If everything were always fair, if people always got exactly what they deserve—good or bad—I could be safe. I would just have to be good. But since bad things sometimes happen for no obvious reason, I am at risk. We all are.
Jesus is teaching us a hard truth. We all live with radical uncertainty. We are all living on borrowed time. That is the warning in the first half of our gospel reading.
The second half of our gospel reading is a challenge, with a promise attached. It takes the form of a parable.

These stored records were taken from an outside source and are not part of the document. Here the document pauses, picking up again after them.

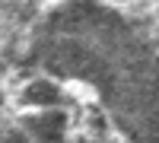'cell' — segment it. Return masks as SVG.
<instances>
[{
  "label": "cell",
  "instance_id": "cell-3",
  "mask_svg": "<svg viewBox=\"0 0 159 143\" xmlns=\"http://www.w3.org/2000/svg\"><path fill=\"white\" fill-rule=\"evenodd\" d=\"M83 143H99V140H83Z\"/></svg>",
  "mask_w": 159,
  "mask_h": 143
},
{
  "label": "cell",
  "instance_id": "cell-1",
  "mask_svg": "<svg viewBox=\"0 0 159 143\" xmlns=\"http://www.w3.org/2000/svg\"><path fill=\"white\" fill-rule=\"evenodd\" d=\"M25 131H29V140H35V143H64L67 114L61 108H45L42 114L25 121Z\"/></svg>",
  "mask_w": 159,
  "mask_h": 143
},
{
  "label": "cell",
  "instance_id": "cell-2",
  "mask_svg": "<svg viewBox=\"0 0 159 143\" xmlns=\"http://www.w3.org/2000/svg\"><path fill=\"white\" fill-rule=\"evenodd\" d=\"M22 102L32 108H57L61 102V86L51 80H32L22 89Z\"/></svg>",
  "mask_w": 159,
  "mask_h": 143
}]
</instances>
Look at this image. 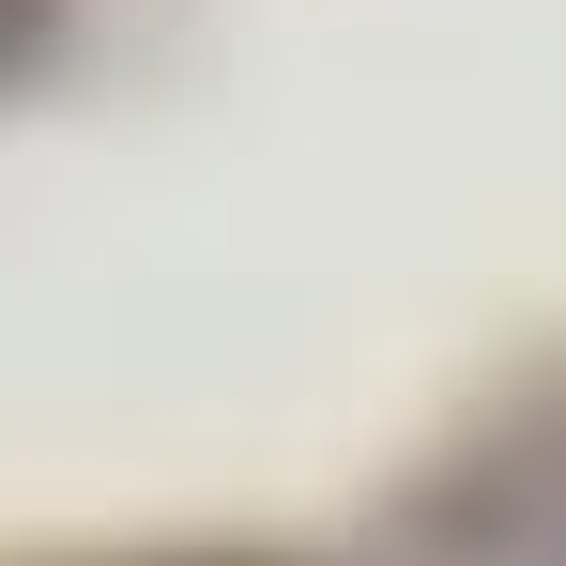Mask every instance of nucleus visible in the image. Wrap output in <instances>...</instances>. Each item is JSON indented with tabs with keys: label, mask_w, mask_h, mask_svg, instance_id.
Listing matches in <instances>:
<instances>
[{
	"label": "nucleus",
	"mask_w": 566,
	"mask_h": 566,
	"mask_svg": "<svg viewBox=\"0 0 566 566\" xmlns=\"http://www.w3.org/2000/svg\"><path fill=\"white\" fill-rule=\"evenodd\" d=\"M62 31V0H0V77H31V46Z\"/></svg>",
	"instance_id": "nucleus-1"
}]
</instances>
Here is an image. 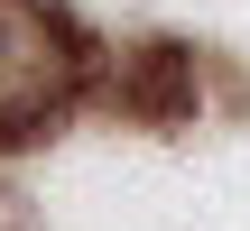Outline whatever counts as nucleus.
Returning <instances> with one entry per match:
<instances>
[{"label":"nucleus","instance_id":"f257e3e1","mask_svg":"<svg viewBox=\"0 0 250 231\" xmlns=\"http://www.w3.org/2000/svg\"><path fill=\"white\" fill-rule=\"evenodd\" d=\"M83 46L46 0H0V130H37L74 102Z\"/></svg>","mask_w":250,"mask_h":231}]
</instances>
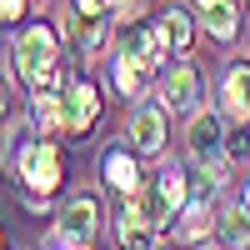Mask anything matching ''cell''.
<instances>
[{
  "label": "cell",
  "mask_w": 250,
  "mask_h": 250,
  "mask_svg": "<svg viewBox=\"0 0 250 250\" xmlns=\"http://www.w3.org/2000/svg\"><path fill=\"white\" fill-rule=\"evenodd\" d=\"M15 75L30 90H60V35L50 25H25L15 35Z\"/></svg>",
  "instance_id": "6da1fadb"
},
{
  "label": "cell",
  "mask_w": 250,
  "mask_h": 250,
  "mask_svg": "<svg viewBox=\"0 0 250 250\" xmlns=\"http://www.w3.org/2000/svg\"><path fill=\"white\" fill-rule=\"evenodd\" d=\"M10 160H15L20 185H25L30 195H40V200H45L55 185L65 180V160H60V145H55V140H45V135H40V140H25Z\"/></svg>",
  "instance_id": "7a4b0ae2"
},
{
  "label": "cell",
  "mask_w": 250,
  "mask_h": 250,
  "mask_svg": "<svg viewBox=\"0 0 250 250\" xmlns=\"http://www.w3.org/2000/svg\"><path fill=\"white\" fill-rule=\"evenodd\" d=\"M140 205H145V215H150L155 225H170L185 210V175L175 170V165H165L150 185H140Z\"/></svg>",
  "instance_id": "3957f363"
},
{
  "label": "cell",
  "mask_w": 250,
  "mask_h": 250,
  "mask_svg": "<svg viewBox=\"0 0 250 250\" xmlns=\"http://www.w3.org/2000/svg\"><path fill=\"white\" fill-rule=\"evenodd\" d=\"M200 90H205V80H200V70H195V65H185V60H175V65L160 75V100H165V110L195 115Z\"/></svg>",
  "instance_id": "277c9868"
},
{
  "label": "cell",
  "mask_w": 250,
  "mask_h": 250,
  "mask_svg": "<svg viewBox=\"0 0 250 250\" xmlns=\"http://www.w3.org/2000/svg\"><path fill=\"white\" fill-rule=\"evenodd\" d=\"M60 100H65V130L70 135H90V125L100 120V90H95V80L75 75L70 85L60 90Z\"/></svg>",
  "instance_id": "5b68a950"
},
{
  "label": "cell",
  "mask_w": 250,
  "mask_h": 250,
  "mask_svg": "<svg viewBox=\"0 0 250 250\" xmlns=\"http://www.w3.org/2000/svg\"><path fill=\"white\" fill-rule=\"evenodd\" d=\"M165 35H160V25H145V20H130V25L120 30V55H130V60H140L145 70H155L160 75V60H165Z\"/></svg>",
  "instance_id": "8992f818"
},
{
  "label": "cell",
  "mask_w": 250,
  "mask_h": 250,
  "mask_svg": "<svg viewBox=\"0 0 250 250\" xmlns=\"http://www.w3.org/2000/svg\"><path fill=\"white\" fill-rule=\"evenodd\" d=\"M185 145H190V155L200 165H215L225 155V125H220V115L215 110H195L190 125H185Z\"/></svg>",
  "instance_id": "52a82bcc"
},
{
  "label": "cell",
  "mask_w": 250,
  "mask_h": 250,
  "mask_svg": "<svg viewBox=\"0 0 250 250\" xmlns=\"http://www.w3.org/2000/svg\"><path fill=\"white\" fill-rule=\"evenodd\" d=\"M95 220H100V200L95 195H70L60 205V240L65 245H90Z\"/></svg>",
  "instance_id": "ba28073f"
},
{
  "label": "cell",
  "mask_w": 250,
  "mask_h": 250,
  "mask_svg": "<svg viewBox=\"0 0 250 250\" xmlns=\"http://www.w3.org/2000/svg\"><path fill=\"white\" fill-rule=\"evenodd\" d=\"M155 230H160V225L145 215L140 195H130V200H125V210H120V220H115L120 250H155Z\"/></svg>",
  "instance_id": "9c48e42d"
},
{
  "label": "cell",
  "mask_w": 250,
  "mask_h": 250,
  "mask_svg": "<svg viewBox=\"0 0 250 250\" xmlns=\"http://www.w3.org/2000/svg\"><path fill=\"white\" fill-rule=\"evenodd\" d=\"M100 175H105V185H110L115 195H140V185H145L135 150H120V145L100 155Z\"/></svg>",
  "instance_id": "30bf717a"
},
{
  "label": "cell",
  "mask_w": 250,
  "mask_h": 250,
  "mask_svg": "<svg viewBox=\"0 0 250 250\" xmlns=\"http://www.w3.org/2000/svg\"><path fill=\"white\" fill-rule=\"evenodd\" d=\"M130 140L140 155H155L165 145V105H135L130 110Z\"/></svg>",
  "instance_id": "8fae6325"
},
{
  "label": "cell",
  "mask_w": 250,
  "mask_h": 250,
  "mask_svg": "<svg viewBox=\"0 0 250 250\" xmlns=\"http://www.w3.org/2000/svg\"><path fill=\"white\" fill-rule=\"evenodd\" d=\"M215 210H210V205H205V200H195V205H185V210L175 215V225H170V240L175 245H200L205 235H210L215 230Z\"/></svg>",
  "instance_id": "7c38bea8"
},
{
  "label": "cell",
  "mask_w": 250,
  "mask_h": 250,
  "mask_svg": "<svg viewBox=\"0 0 250 250\" xmlns=\"http://www.w3.org/2000/svg\"><path fill=\"white\" fill-rule=\"evenodd\" d=\"M220 100H225V110H230L235 120H250V65H225L220 75Z\"/></svg>",
  "instance_id": "4fadbf2b"
},
{
  "label": "cell",
  "mask_w": 250,
  "mask_h": 250,
  "mask_svg": "<svg viewBox=\"0 0 250 250\" xmlns=\"http://www.w3.org/2000/svg\"><path fill=\"white\" fill-rule=\"evenodd\" d=\"M65 40L80 50V55H95L100 45H105V15H70L65 20Z\"/></svg>",
  "instance_id": "5bb4252c"
},
{
  "label": "cell",
  "mask_w": 250,
  "mask_h": 250,
  "mask_svg": "<svg viewBox=\"0 0 250 250\" xmlns=\"http://www.w3.org/2000/svg\"><path fill=\"white\" fill-rule=\"evenodd\" d=\"M150 80H155V70H145L140 60H130V55H115V65H110V85H115L125 100H140Z\"/></svg>",
  "instance_id": "9a60e30c"
},
{
  "label": "cell",
  "mask_w": 250,
  "mask_h": 250,
  "mask_svg": "<svg viewBox=\"0 0 250 250\" xmlns=\"http://www.w3.org/2000/svg\"><path fill=\"white\" fill-rule=\"evenodd\" d=\"M30 125H35L40 135L65 130V100H60L55 90H35V95H30Z\"/></svg>",
  "instance_id": "2e32d148"
},
{
  "label": "cell",
  "mask_w": 250,
  "mask_h": 250,
  "mask_svg": "<svg viewBox=\"0 0 250 250\" xmlns=\"http://www.w3.org/2000/svg\"><path fill=\"white\" fill-rule=\"evenodd\" d=\"M200 20H205V30H210L215 40H235V30H240L235 0H205V5H200Z\"/></svg>",
  "instance_id": "e0dca14e"
},
{
  "label": "cell",
  "mask_w": 250,
  "mask_h": 250,
  "mask_svg": "<svg viewBox=\"0 0 250 250\" xmlns=\"http://www.w3.org/2000/svg\"><path fill=\"white\" fill-rule=\"evenodd\" d=\"M160 35H165V45H170L175 55L190 50V40H195V25H190V15L185 10H165L160 15Z\"/></svg>",
  "instance_id": "ac0fdd59"
},
{
  "label": "cell",
  "mask_w": 250,
  "mask_h": 250,
  "mask_svg": "<svg viewBox=\"0 0 250 250\" xmlns=\"http://www.w3.org/2000/svg\"><path fill=\"white\" fill-rule=\"evenodd\" d=\"M220 240H225V250H250V215H245V205H235L230 215H220Z\"/></svg>",
  "instance_id": "d6986e66"
},
{
  "label": "cell",
  "mask_w": 250,
  "mask_h": 250,
  "mask_svg": "<svg viewBox=\"0 0 250 250\" xmlns=\"http://www.w3.org/2000/svg\"><path fill=\"white\" fill-rule=\"evenodd\" d=\"M225 160H235V165H245L250 160V120H240L230 135H225Z\"/></svg>",
  "instance_id": "ffe728a7"
},
{
  "label": "cell",
  "mask_w": 250,
  "mask_h": 250,
  "mask_svg": "<svg viewBox=\"0 0 250 250\" xmlns=\"http://www.w3.org/2000/svg\"><path fill=\"white\" fill-rule=\"evenodd\" d=\"M25 20V0H0V25H15Z\"/></svg>",
  "instance_id": "44dd1931"
},
{
  "label": "cell",
  "mask_w": 250,
  "mask_h": 250,
  "mask_svg": "<svg viewBox=\"0 0 250 250\" xmlns=\"http://www.w3.org/2000/svg\"><path fill=\"white\" fill-rule=\"evenodd\" d=\"M75 10H80V15H110L115 0H75Z\"/></svg>",
  "instance_id": "7402d4cb"
},
{
  "label": "cell",
  "mask_w": 250,
  "mask_h": 250,
  "mask_svg": "<svg viewBox=\"0 0 250 250\" xmlns=\"http://www.w3.org/2000/svg\"><path fill=\"white\" fill-rule=\"evenodd\" d=\"M115 10H120V20H135V10H140V0H115Z\"/></svg>",
  "instance_id": "603a6c76"
},
{
  "label": "cell",
  "mask_w": 250,
  "mask_h": 250,
  "mask_svg": "<svg viewBox=\"0 0 250 250\" xmlns=\"http://www.w3.org/2000/svg\"><path fill=\"white\" fill-rule=\"evenodd\" d=\"M240 205H245V215H250V185H245V195H240Z\"/></svg>",
  "instance_id": "cb8c5ba5"
},
{
  "label": "cell",
  "mask_w": 250,
  "mask_h": 250,
  "mask_svg": "<svg viewBox=\"0 0 250 250\" xmlns=\"http://www.w3.org/2000/svg\"><path fill=\"white\" fill-rule=\"evenodd\" d=\"M0 120H5V85H0Z\"/></svg>",
  "instance_id": "d4e9b609"
},
{
  "label": "cell",
  "mask_w": 250,
  "mask_h": 250,
  "mask_svg": "<svg viewBox=\"0 0 250 250\" xmlns=\"http://www.w3.org/2000/svg\"><path fill=\"white\" fill-rule=\"evenodd\" d=\"M0 250H5V235H0Z\"/></svg>",
  "instance_id": "484cf974"
},
{
  "label": "cell",
  "mask_w": 250,
  "mask_h": 250,
  "mask_svg": "<svg viewBox=\"0 0 250 250\" xmlns=\"http://www.w3.org/2000/svg\"><path fill=\"white\" fill-rule=\"evenodd\" d=\"M200 5H205V0H200Z\"/></svg>",
  "instance_id": "4316f807"
},
{
  "label": "cell",
  "mask_w": 250,
  "mask_h": 250,
  "mask_svg": "<svg viewBox=\"0 0 250 250\" xmlns=\"http://www.w3.org/2000/svg\"><path fill=\"white\" fill-rule=\"evenodd\" d=\"M205 250H210V245H205Z\"/></svg>",
  "instance_id": "83f0119b"
},
{
  "label": "cell",
  "mask_w": 250,
  "mask_h": 250,
  "mask_svg": "<svg viewBox=\"0 0 250 250\" xmlns=\"http://www.w3.org/2000/svg\"><path fill=\"white\" fill-rule=\"evenodd\" d=\"M155 250H160V245H155Z\"/></svg>",
  "instance_id": "f1b7e54d"
}]
</instances>
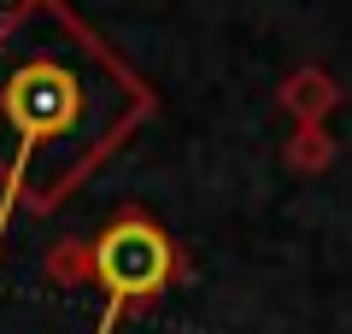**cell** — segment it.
Returning <instances> with one entry per match:
<instances>
[{"instance_id":"obj_1","label":"cell","mask_w":352,"mask_h":334,"mask_svg":"<svg viewBox=\"0 0 352 334\" xmlns=\"http://www.w3.org/2000/svg\"><path fill=\"white\" fill-rule=\"evenodd\" d=\"M153 111V94L65 0L0 18V229L18 205L53 211Z\"/></svg>"},{"instance_id":"obj_2","label":"cell","mask_w":352,"mask_h":334,"mask_svg":"<svg viewBox=\"0 0 352 334\" xmlns=\"http://www.w3.org/2000/svg\"><path fill=\"white\" fill-rule=\"evenodd\" d=\"M88 258H94V264H88V276L106 287V317H100V329H94V334H112L118 317H124L129 305H147V299L176 276L170 235H164L153 217H141V211H124V217L106 223Z\"/></svg>"}]
</instances>
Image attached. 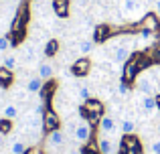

A man plants a fig tree, hoping for some figs. But after three years, he has still not seen any fruit, so he decides to cut the tree down. His gardener asks for a little more time. The gardener promises to fertilize the tree, in the hope that the tree might yet produce fruit.
That is the end of the story, and Jesus does not offer an explanation. Like so many of Jesus’ parables, it is a little cryptic.
But in context, it is not too hard to see what Jesus means. We are the fig tree. Like the fig tree, we may be cut down at any moment. Like the fig tree, we are living on borrowed time.
The challenge of this parable, the question this parable poses to us, is, what are we going to do with the time we have?
Life is an incredible gift. But there is no guarantee as to how long we will be able to enjoy it. So, how are we going to live? What kind of fruit are we going to bear? Will we bear good fruit in the time that God gives us?
Thankfully, we have help. Jesus does not promise that everything will be easy.
But Jesus promises to be with us, no matter what happens.
In our parable, we are the fig tree, and Jesus is the gardener. Jesus prepares the soil around us. Jesus gives us fertilizer. That is, Jesus showers us with grace and love, particularly when we are struggling, particularly when we seem least capable of producing fruit on our own.
The good news is that Jesus provides us with what we need. And then Jesus calls us to produce the fruit of faith and hope and love.
What does that fruit look like?
I have told some of you before about a man I met in the hospital many years ago. This man thought he was dying. This man did not need to be reminded that we all live on borrowed time. This man thought of his time as very limited indeed.
The man had asked to see a chaplain, so I paid him a visit. He volunteered that he had a son, but that he had not spoken to his son in a long time. Apparently his son had said something to him that he considered unforgiveable. And yet, this man clearly felt keenly the burden of being alienated from his son.
I do not know what happened to that man and his son.
But I do know that man was wrestling with the challenge of Jesus’ parable. He was like the fig tree. He had limited time. Whether he knew it or not, he was surrounded by Christ’s grace and love. And the question that he faced was, could he put down his burden? Could he let the love of God flow through him? Could he open himself up to the possibility of reconciliation? Could he produce the fruit of faith and hope and love in his life in the time that remained to him?
That is our question, too. We do not know how long we have. But Christ is with us, working in the soil of our lives, giving us the help we need, inviting us to more abundant lives even if we do struggle, even when we are afraid.
Our gospel reading invites us to open ourselves up to the love of God, to experience God’s grace and love in our lives, to share God’s grace and love with others, to know God more intimately. That is good fruit.
And as our lives bear that fruit, we can make the words of our Psalm our own. We can say, “My soul is content. . . when I remember you [God] upon my bed, and meditate on you in the night watches. . . . My soul clings to you; your right hand holds me fast.”
My prayer for us, this Lent, is that we will all bear good fruit, that we can all remember God upon our beds and meditate on God in the watches of the night, and that we can know the joy of clinging to God and, better still, of being held fast by God.
I pray this in the name of the one who gives us the grace we need. Amen.
 Kate Bowler, “Death, the Prosperity Gospel and Me,” New York Times Sunday Review, February 14, 2016.